Unnecessary Pigments for Oils and Acrylics

The artist does not need countless pigments within the palette to mix all the colors needed in painting. In fact, less is often more. So long as the essential primary colors are included, the other pigments can be used as secondary importance. Find a list of oil colors below which in my view are redundant to artists.

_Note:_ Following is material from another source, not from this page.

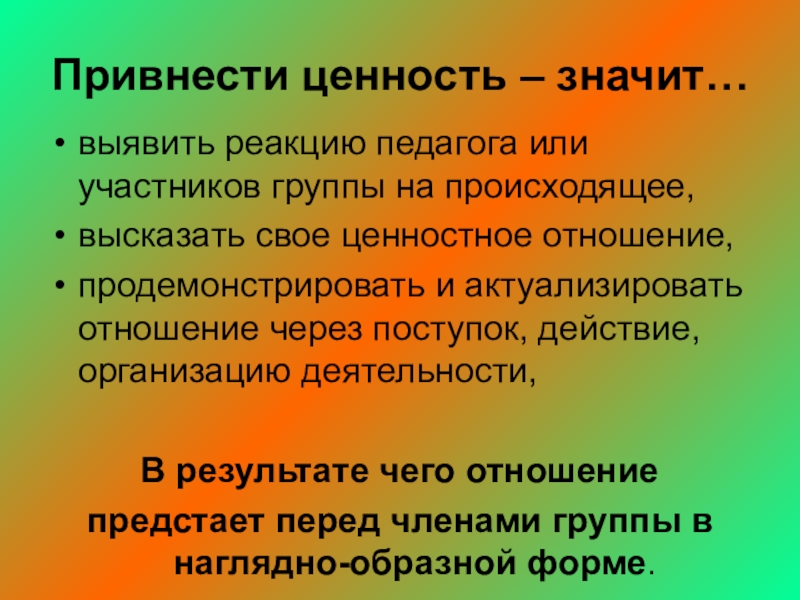 Привнести ценность – значит…

• выявить реакцию педагога или участников группы на происходящее,
• высказать свое ценностное отношение,
• продемонстрировать и актуализировать отношение через поступок, действие, организацию деятельности,

В результате чего отношение предстает перед членами группы в наглядно-образной форме.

The Most Important Oil Colors

There are many oil pigments available on the market, but really many color mixes can be achieved with just ten oil paints or so. The aim of each artist is different, but when it comes to painting in general, I use the following pigments most predominantly: titanium white, lemon yellow, cadmium yellow (pale), viridian, cadmium red, permanent rose, ultramarine, pthalo blue, burnt umber and burnt sienna. The following oil pigments might also come in useful: alizarin crimson, carmine red, cobalt blue, cerulean blue, monestrial blue, cadmium lemon, Indian red, Venetian red and Winsor green.

Useless Colors in Art

Unless the artist wishes to produce a painting featuring particular colors throughout, such as a study in monochrome and a ready mixed color is required from the tube, many pigments are really not necessary. In fact, many selection boxes of paints include useless colors the artist does not really need and which do not produce clean color mixes.

Dirty Earth Colors in Oils

The traditional view that oil painting require lots of earth colors needs to be overturned. The following pigments fall into the category of what I view bring only dirty color mixes and dull paintings. Raw sienna, yellow ochre (over-rated), Vandyke brown, Paynes grey, Davy’s grey, Terre verte, sap green, olive green, raw umber, blue-black and charcoal grey. Any black except lamp black, which I use discriminately.

Color Mixing in Art

So the artist does not need lots of paint tubes to embark upon painting, whether this is oils or acrylics. I use just ten colors. Other colors may be used for exploration, but I avoid using premixed colors that can easily be attained by the mixture of these basic colors. Lots of earth colors will create dirty colors and dull paintings. Bright secondary colors can be dispensed with by mixing two primary colors.

 

Useless Bright Colors

The following so-called bright colors are also unnecessary in the artist’s arsenal:

Flesh tint, Naples yellow, cadmium red (deep), cadmium orange, chrome yellow, rose dore, purple lake, purple madder, permanent mauve, purple madder, turquoise, indigo and Prussian blue.

These colors can easily be mixed with the essential oil colors outlined earlier. Using premixed oil colors from the tube for organic art could result in a stilted and flat painting. Oil paintings with life depend upon uneven color mixes and brush marks. A blue sky dotted with clouds could do without the application of a layer of premixed blue paint, and a portrait could certainly do without a tube of flesh tint.

Subtle Oil Pigments

Flesh tones can be captured by a few oil pigments mixed in various ratios, which are burnt umber, burnt sienna, cadmium red, permanent rose, ultramarine, pthalo blue with varying amounts of white. A few other colors may be perceived in bright light, such as a little viridian or cadmium yellow. Mixing your own colors helps increase understanding of color behaviour.

Bright Pigments for the Palette

Some artist used only three colors and white, such as Renoir and Monet in some of their studies. Many colors can be mixed with just three colors. Try out viridian, permanent rose and pthalo blue (with white) for a landscape, or burnt sienna and ultramarine (and white) for a monochromatic study. Many darks and pales with different color temperatures can be mixed with just these two colors.